Une décision qui ne sera pas remise en cause dans les années qui suivent, bien au contraire: "à l'époque il y avait un consensus compte-tenu du grand danger que la France courait avec le tout pétrole".

"La France s'est engagée dans la voie du nucléaire dans les années 70 sans qu'il y ait le moindre débat, sans qu'il y ait la moindre loi", regrette aujourd'hui le ministre de la Transition écologique et solidaire, François de Rugy.
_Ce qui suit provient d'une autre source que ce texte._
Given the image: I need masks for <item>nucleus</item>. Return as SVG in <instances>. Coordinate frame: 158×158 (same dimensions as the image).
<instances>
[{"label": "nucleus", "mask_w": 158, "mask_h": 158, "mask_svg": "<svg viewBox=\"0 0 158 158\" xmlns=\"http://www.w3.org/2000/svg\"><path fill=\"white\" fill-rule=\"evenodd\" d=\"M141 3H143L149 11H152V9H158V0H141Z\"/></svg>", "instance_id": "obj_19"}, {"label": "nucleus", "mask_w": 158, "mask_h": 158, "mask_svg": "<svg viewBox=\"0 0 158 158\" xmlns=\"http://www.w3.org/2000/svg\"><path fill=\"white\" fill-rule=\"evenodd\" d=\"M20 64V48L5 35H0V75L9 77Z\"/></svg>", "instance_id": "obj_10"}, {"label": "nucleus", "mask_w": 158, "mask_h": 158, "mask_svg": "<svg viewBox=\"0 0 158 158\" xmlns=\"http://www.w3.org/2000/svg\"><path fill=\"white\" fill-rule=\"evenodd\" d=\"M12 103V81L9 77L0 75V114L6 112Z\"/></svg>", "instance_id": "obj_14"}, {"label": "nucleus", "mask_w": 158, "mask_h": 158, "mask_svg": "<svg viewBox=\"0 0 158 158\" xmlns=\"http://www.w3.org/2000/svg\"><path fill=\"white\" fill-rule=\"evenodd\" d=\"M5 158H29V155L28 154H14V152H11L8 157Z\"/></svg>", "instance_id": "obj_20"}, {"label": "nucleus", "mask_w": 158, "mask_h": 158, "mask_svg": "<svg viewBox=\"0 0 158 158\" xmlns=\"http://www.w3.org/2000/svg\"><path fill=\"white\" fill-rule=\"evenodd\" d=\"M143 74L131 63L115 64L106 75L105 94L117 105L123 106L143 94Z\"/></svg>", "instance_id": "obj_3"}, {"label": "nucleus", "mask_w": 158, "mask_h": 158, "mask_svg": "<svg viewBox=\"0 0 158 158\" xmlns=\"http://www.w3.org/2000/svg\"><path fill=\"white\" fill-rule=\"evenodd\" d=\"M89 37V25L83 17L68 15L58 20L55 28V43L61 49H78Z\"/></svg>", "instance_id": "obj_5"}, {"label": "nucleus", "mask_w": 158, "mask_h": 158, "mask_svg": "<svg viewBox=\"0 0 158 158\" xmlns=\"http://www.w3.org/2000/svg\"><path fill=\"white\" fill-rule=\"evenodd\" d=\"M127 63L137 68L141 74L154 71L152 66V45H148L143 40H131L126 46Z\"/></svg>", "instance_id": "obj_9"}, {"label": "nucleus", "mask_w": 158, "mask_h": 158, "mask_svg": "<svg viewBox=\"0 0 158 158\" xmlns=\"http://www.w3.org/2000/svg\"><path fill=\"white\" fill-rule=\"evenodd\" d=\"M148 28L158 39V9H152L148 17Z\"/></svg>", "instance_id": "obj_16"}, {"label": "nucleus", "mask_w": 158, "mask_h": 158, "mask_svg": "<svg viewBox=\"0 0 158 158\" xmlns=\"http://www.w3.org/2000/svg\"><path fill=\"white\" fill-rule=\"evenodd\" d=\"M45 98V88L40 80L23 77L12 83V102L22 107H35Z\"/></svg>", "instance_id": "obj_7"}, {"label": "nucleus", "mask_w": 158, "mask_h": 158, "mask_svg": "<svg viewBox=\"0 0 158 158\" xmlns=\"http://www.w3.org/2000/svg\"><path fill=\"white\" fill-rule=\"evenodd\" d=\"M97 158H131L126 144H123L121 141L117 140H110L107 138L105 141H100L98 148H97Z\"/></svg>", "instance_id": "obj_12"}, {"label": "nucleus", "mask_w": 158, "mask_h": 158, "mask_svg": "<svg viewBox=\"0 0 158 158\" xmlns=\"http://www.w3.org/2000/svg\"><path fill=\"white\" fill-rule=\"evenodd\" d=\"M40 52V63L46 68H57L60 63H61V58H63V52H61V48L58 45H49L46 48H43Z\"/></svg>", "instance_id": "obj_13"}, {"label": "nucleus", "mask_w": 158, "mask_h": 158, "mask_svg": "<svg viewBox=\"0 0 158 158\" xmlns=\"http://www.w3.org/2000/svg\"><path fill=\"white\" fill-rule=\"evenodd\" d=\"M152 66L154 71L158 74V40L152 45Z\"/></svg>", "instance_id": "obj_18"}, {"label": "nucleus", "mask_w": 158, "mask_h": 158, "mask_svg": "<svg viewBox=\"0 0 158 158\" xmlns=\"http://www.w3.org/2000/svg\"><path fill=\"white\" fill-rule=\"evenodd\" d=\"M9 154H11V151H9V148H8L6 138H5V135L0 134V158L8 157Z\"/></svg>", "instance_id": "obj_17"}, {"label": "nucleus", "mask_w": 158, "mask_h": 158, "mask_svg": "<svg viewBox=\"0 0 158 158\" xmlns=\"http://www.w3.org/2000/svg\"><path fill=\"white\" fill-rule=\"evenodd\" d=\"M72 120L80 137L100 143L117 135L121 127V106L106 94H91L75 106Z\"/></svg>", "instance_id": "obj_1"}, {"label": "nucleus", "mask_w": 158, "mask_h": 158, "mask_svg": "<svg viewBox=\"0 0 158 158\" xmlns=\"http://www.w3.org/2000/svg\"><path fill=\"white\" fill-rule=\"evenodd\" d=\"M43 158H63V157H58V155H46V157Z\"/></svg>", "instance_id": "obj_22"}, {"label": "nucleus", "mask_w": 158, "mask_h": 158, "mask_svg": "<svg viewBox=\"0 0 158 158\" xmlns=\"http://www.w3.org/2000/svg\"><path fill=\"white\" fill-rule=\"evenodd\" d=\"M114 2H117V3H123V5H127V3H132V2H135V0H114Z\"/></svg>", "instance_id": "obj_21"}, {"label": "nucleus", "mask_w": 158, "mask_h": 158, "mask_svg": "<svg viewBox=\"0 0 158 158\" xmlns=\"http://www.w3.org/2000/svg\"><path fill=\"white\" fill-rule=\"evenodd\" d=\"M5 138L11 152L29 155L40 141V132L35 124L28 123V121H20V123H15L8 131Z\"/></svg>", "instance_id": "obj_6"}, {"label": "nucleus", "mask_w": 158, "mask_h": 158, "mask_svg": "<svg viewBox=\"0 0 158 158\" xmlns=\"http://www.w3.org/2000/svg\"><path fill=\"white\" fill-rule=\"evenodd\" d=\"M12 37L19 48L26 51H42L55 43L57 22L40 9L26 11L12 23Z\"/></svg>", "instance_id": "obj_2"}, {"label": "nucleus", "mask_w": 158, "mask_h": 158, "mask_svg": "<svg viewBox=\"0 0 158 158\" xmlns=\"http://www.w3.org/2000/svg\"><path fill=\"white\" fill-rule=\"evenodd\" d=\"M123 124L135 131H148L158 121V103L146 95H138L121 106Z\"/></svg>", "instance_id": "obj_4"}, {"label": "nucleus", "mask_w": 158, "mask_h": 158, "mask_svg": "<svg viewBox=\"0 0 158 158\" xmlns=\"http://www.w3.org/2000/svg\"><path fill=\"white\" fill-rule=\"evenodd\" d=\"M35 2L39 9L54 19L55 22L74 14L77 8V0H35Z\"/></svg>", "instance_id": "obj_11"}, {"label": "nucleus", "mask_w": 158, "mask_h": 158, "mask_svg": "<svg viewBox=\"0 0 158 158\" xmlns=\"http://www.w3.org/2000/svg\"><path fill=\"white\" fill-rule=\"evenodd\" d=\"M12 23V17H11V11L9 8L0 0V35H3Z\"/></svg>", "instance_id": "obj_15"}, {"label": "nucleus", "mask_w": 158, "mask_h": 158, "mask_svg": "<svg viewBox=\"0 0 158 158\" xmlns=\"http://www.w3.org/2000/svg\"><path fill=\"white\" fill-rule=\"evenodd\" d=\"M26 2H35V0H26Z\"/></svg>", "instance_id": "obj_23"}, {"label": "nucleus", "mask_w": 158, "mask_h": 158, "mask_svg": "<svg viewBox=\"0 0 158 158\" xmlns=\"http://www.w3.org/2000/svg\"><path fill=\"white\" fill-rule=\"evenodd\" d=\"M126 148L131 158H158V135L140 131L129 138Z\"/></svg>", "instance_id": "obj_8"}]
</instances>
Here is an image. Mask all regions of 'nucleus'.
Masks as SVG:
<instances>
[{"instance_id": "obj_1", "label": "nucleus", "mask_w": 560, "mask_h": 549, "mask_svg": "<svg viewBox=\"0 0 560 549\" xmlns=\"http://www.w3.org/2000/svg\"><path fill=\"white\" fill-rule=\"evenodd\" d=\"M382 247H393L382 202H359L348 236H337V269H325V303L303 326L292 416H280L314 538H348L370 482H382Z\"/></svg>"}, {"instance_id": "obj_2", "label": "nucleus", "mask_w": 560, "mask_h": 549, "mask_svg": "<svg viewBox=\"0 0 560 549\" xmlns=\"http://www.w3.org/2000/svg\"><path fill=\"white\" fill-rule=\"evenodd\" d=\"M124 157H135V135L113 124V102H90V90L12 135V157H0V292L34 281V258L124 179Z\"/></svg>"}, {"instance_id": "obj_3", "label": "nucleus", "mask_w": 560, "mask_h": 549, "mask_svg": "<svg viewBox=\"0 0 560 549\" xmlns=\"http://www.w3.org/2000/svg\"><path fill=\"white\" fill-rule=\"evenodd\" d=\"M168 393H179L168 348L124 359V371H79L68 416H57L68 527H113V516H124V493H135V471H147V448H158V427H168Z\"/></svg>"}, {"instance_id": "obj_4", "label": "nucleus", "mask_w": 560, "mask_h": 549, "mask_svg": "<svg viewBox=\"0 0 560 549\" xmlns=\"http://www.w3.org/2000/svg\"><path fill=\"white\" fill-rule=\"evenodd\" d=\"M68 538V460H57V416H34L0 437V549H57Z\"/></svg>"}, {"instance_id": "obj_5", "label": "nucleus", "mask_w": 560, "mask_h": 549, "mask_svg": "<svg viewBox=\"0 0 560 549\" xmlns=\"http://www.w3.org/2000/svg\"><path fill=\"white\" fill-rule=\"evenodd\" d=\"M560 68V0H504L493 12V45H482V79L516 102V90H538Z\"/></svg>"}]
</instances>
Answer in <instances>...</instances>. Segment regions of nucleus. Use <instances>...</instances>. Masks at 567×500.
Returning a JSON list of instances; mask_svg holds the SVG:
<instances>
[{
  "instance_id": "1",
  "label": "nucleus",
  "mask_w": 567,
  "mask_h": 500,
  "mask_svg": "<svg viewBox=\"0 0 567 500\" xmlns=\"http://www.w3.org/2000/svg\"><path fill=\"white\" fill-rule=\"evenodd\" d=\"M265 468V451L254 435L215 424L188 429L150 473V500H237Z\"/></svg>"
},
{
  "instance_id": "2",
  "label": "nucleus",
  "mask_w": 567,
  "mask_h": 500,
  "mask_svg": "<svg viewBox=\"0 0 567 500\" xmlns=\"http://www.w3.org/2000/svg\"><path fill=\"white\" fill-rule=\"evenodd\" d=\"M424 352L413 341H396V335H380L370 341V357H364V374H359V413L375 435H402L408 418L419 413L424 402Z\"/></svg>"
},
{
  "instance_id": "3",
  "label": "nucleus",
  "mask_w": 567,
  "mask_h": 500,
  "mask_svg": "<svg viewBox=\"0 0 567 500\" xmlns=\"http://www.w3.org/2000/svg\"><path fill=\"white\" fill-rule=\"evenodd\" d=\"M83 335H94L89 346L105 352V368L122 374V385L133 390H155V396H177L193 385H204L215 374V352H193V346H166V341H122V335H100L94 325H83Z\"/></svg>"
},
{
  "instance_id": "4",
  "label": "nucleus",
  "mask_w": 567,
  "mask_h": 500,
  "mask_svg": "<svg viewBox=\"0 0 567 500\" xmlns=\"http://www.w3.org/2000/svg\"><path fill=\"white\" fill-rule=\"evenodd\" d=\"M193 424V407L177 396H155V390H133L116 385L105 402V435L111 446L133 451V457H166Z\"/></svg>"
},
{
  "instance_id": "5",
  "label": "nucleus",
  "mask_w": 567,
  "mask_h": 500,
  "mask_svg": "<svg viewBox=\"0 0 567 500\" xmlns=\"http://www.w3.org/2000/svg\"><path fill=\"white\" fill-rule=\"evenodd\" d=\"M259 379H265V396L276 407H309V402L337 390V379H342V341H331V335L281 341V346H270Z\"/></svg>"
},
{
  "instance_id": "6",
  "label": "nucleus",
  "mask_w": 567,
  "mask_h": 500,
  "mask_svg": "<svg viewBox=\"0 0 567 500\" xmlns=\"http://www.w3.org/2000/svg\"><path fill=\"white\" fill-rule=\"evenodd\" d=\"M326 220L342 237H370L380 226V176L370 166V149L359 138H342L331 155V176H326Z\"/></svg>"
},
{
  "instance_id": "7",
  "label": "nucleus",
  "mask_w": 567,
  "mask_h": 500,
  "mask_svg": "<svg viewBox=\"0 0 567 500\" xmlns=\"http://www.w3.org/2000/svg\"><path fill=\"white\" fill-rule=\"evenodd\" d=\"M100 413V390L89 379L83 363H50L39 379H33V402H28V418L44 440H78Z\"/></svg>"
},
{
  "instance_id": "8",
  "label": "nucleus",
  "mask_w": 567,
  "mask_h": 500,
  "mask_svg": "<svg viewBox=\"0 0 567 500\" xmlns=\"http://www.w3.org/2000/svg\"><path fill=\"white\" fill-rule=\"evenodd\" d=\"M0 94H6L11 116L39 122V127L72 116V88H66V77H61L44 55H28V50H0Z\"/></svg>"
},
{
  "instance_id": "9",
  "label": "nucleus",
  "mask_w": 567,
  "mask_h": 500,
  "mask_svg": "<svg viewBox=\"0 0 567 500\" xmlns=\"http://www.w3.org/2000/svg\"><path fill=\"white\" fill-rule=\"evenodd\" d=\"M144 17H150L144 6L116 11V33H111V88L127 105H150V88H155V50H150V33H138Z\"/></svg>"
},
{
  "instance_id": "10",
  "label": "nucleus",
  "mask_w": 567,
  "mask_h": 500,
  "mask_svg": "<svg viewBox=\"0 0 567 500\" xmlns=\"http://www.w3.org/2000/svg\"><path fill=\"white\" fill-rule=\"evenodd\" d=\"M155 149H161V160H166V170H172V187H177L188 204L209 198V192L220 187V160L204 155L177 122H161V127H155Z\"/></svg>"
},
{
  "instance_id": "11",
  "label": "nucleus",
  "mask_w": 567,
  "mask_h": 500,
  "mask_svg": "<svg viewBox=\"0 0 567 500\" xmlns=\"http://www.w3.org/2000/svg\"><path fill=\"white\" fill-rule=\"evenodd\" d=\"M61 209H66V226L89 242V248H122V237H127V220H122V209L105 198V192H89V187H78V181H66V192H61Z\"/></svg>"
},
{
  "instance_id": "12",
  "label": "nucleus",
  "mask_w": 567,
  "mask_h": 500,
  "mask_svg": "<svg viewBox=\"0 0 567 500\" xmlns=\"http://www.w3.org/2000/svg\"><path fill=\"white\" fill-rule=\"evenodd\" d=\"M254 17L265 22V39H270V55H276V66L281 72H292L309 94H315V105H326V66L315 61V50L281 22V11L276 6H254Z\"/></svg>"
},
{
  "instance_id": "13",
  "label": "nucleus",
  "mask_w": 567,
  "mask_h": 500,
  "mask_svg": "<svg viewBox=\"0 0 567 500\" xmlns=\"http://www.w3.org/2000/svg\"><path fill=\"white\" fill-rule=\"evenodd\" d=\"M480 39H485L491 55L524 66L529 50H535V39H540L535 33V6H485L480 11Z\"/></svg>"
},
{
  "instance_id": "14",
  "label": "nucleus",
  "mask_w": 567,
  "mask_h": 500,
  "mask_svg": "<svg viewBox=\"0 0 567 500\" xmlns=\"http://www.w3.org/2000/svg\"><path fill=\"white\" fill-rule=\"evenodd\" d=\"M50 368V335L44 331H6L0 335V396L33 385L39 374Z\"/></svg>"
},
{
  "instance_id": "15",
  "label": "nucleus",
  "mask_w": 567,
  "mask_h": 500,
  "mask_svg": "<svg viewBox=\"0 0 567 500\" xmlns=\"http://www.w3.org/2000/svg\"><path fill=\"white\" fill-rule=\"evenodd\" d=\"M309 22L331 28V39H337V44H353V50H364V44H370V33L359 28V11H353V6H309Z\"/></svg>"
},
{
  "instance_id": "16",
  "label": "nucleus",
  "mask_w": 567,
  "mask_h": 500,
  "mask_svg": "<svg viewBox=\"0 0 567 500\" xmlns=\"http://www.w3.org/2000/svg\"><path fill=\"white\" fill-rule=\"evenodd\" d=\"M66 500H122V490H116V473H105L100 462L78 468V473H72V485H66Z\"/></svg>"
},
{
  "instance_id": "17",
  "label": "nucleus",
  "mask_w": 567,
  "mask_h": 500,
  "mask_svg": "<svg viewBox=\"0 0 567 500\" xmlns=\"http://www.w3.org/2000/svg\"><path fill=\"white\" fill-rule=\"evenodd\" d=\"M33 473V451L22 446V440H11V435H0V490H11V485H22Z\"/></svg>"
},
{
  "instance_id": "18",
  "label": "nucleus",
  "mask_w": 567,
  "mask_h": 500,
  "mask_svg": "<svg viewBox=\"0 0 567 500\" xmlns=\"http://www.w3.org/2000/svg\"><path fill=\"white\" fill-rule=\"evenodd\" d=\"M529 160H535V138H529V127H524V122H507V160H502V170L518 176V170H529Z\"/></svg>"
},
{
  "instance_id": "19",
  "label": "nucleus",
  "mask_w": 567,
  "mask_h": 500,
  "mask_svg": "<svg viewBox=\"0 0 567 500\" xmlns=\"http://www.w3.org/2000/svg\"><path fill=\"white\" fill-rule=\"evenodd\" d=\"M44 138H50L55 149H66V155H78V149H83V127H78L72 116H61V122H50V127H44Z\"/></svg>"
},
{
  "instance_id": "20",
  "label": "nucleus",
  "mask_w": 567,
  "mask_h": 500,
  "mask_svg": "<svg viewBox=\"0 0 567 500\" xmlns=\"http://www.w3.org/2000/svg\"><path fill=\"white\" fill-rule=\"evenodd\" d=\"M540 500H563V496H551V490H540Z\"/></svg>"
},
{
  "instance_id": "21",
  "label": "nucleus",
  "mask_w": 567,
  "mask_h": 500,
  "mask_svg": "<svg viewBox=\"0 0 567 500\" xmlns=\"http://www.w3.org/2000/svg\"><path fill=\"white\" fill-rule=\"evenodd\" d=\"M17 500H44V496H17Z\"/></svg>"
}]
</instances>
C'est ainsi le pays s'est couvert de centrales nucléaires, avec des chantiers jusque dans les années 1990.

La France compte aujourd'hui 58 réacteurs mis en service entre 1977 et 1999, répartis dans 19 centrales. Le nucléaire a représenté 71,6% de sa production d'électricité l'an dernier.

Elle est ainsi devenue le pays le plus nucléarisé au monde pour la part de l'atome dans la génération d'électricité: elle se classe au premier rang devant l'Ukraine, la Slovaquie, la Hongrie ou la Belgique, selon les chiffres de l'Agence internationale de l'énergie atomique (AIEA).

- "unique au monde" -

"C'est une trajectoire qui est unique au monde", regrette aujourd'hui Bernard Laponche, devenu très critique du nucléaire. "Dès 1982 on a une surcapacité et, ce qui n'avait jamais été prévu, on exporte de l'électricité" et "en parallèle on fait le maximum d'effort pour consommer de l'électricité avec le chauffage électrique".

Après une longue pause, la France lance pourtant en 2007 la construction d'un nouveau réacteur, l'EPR de Flamanville (Manche), qui a accumulé les problèmes et n'est toujours pas terminé aujourd'hui.

"Naturellement il y a eu de la perte de technicité", relève Lionel Taccoen, en référence aux dernières difficultés rencontrées sur le chantier.

Entre-temps, le sujet a cessé de faire consensus et est devenu plus clivant dans la population. L'opinion a été marquée par les accidents de Three Miles Island aux Etats-Unis (1979) mais surtout Tchernobyl (1986) puis Fukushima (2011).

Aujourd'hui, 53% des Français se disent opposés à l'énergie nucléaire (contre 47% favorables), selon un sondage Odoxa pour Challenges.